We all know the standard signs of a phishing email: bad spelling, urgent demands, and sketchy-looking “.com” web addresses. But as everyday internet users have gotten smarter, cybercriminals have had to get far more creative.
As a new report from cybersecurity firm Infoblox points out, “Phishing email campaigns are so common that it takes something fundamentally different to stand out.” Recently, threat actors have found that “something different.” They have figured out how to hijack the very infrastructure of the internet—a hidden domain space known as .arpa—to sneak past standard security alarms and deliver malicious scams right to your inbox.
To the average victim, the attack doesn’t look like a complex cyber threat. It usually arrives as an email impersonating a major, trusted brand like Lowe’s, Kroger, Macy’s, or Norton. The email might promise a “free holiday gift,” a premium meat box, or warn that a security subscription has expired.

The entire email is usually just a single, clickable image. By hiding the link inside a picture, the attackers ensure the victim never sees the bizarre web address they are about to visit.
If you click that image, you aren’t taken to a normal website ending in .com or .org. Instead, you are sent to a massive string of random letters and numbers ending in .ip6.arpa.
To understand why this is so dangerous, you have to understand what the .arpa domain is. Unlike consumer-facing websites, .arpa is strictly meant for the internet’s background plumbing. It is used by network operators for “reverse DNS”—essentially the internet’s internal phonebook that maps IP addresses back to domain names. It was never designed to host actual websites.
Because .arpa is a critical part of how the internet functions, security scanners and firewalls typically ignore it. They assume anything ending in .arpa is safe, background traffic.
The Infoblox researchers highlight exactly why this is a nightmare for defenders: “The abuse of the .arpa TLD is novel in that it weaponizes infrastructure that is implicitly trusted and essential for network operations.”
To pull this off, the attackers use free “IPv6 tunnels”—services designed to help older internet networks talk to newer ones. By claiming a block of these free IP addresses, the hackers trick domain providers into giving them administrative control over the corresponding .arpa domains. From there, they can point these trusted infrastructure domains toward servers hosting their fake “free gift” websites.

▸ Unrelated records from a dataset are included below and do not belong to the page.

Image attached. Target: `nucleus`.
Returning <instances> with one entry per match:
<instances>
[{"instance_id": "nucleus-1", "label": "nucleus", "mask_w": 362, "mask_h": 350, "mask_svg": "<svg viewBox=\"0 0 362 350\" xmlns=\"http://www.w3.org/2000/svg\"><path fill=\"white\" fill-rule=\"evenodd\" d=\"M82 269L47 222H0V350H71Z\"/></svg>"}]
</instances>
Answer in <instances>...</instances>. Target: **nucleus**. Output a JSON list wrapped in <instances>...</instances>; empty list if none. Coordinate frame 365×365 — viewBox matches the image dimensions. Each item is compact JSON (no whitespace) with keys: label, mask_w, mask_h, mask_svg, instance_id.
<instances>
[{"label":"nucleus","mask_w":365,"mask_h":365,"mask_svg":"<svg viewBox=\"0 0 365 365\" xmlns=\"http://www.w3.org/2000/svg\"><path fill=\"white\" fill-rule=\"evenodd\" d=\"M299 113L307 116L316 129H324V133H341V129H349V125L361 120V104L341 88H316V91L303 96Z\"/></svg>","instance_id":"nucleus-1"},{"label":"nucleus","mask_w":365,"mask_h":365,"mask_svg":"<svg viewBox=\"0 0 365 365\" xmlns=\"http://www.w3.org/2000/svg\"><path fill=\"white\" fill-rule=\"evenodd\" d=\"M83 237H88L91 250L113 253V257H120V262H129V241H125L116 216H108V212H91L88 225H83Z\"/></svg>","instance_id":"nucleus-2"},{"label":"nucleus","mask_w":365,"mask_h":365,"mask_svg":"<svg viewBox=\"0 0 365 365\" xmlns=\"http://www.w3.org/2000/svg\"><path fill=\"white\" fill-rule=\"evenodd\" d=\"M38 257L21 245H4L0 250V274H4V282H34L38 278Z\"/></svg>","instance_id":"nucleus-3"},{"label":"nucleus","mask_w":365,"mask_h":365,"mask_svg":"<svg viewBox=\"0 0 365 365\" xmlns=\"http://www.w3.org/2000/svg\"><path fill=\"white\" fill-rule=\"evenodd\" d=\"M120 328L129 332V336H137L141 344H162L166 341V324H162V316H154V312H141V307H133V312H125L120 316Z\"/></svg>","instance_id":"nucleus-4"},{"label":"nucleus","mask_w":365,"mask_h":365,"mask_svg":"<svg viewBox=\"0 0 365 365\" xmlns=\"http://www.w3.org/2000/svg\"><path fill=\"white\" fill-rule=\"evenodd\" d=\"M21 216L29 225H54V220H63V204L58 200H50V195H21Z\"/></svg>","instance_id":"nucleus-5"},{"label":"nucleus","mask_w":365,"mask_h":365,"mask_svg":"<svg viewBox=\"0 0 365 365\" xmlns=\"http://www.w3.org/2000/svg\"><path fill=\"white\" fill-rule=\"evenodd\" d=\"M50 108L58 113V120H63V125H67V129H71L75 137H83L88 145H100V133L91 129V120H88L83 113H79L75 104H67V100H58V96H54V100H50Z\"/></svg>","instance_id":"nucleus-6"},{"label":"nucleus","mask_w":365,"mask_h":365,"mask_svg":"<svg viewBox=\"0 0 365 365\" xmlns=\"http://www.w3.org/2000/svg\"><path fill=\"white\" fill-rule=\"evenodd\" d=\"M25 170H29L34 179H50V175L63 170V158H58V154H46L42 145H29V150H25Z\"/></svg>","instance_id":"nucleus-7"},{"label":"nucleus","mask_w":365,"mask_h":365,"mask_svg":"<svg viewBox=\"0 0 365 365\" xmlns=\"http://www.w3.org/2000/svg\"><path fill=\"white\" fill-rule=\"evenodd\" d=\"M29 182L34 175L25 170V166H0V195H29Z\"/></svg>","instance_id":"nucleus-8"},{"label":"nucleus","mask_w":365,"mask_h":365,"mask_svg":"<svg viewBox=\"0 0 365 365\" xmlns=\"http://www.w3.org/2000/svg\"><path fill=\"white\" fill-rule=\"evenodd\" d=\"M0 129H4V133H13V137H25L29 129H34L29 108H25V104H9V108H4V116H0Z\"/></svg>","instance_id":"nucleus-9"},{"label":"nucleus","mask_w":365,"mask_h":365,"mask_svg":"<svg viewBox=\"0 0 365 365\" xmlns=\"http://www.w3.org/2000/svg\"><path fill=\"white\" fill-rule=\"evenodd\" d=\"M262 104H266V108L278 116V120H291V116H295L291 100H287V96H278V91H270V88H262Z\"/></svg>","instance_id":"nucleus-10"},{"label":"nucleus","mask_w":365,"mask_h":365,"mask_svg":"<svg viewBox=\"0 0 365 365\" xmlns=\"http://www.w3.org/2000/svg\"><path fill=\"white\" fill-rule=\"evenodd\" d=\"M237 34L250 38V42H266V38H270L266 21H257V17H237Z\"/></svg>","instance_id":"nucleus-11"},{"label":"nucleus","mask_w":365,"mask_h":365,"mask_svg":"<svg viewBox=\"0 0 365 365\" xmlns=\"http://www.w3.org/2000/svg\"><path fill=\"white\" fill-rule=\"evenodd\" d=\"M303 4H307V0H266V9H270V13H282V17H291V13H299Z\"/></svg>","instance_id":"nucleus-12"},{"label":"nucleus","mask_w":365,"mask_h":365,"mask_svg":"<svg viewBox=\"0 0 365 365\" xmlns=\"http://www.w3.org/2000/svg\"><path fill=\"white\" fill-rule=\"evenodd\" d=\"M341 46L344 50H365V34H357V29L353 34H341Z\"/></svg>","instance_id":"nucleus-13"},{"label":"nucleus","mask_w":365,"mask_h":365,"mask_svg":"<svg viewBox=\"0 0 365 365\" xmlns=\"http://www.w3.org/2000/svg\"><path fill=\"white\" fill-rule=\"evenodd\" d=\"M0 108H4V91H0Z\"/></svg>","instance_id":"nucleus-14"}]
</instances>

Even if a security researcher spots the malicious link, the hackers have another trick up their sleeve. When someone clicks the link, they are sent through a “Traffic Distribution System” (TDS).
Think of a TDS as a digital bouncer. It quickly analyzes the visitor’s traffic. If the bouncer sees that the visitor is using a mobile phone on a home Wi-Fi network (the ideal target), it sends them to the malicious scam page. If the bouncer suspects the visitor is a security researcher using a corporate computer, it simply shows an error page or redirects them to a harmless site like TikTok.
The report also uncovered that these same attackers are using a second sneaky tactic: hijacking “dangling” domains.
When a major company, university, or government agency abandons a subdomain (like account.university.edu) but forgets to delete the backend internet records, hackers can swoop in and claim it. Infoblox found over 100 instances where hackers were using the trusted names of local newspapers, global food brands, and universities to host their phishing sites.
Because traditional security tools struggle to block these .arpa domains without breaking the internet, the first line of defense remains the human element. If you receive an unexpected email promising a free gift, especially if the whole email is just one big image, do not click it.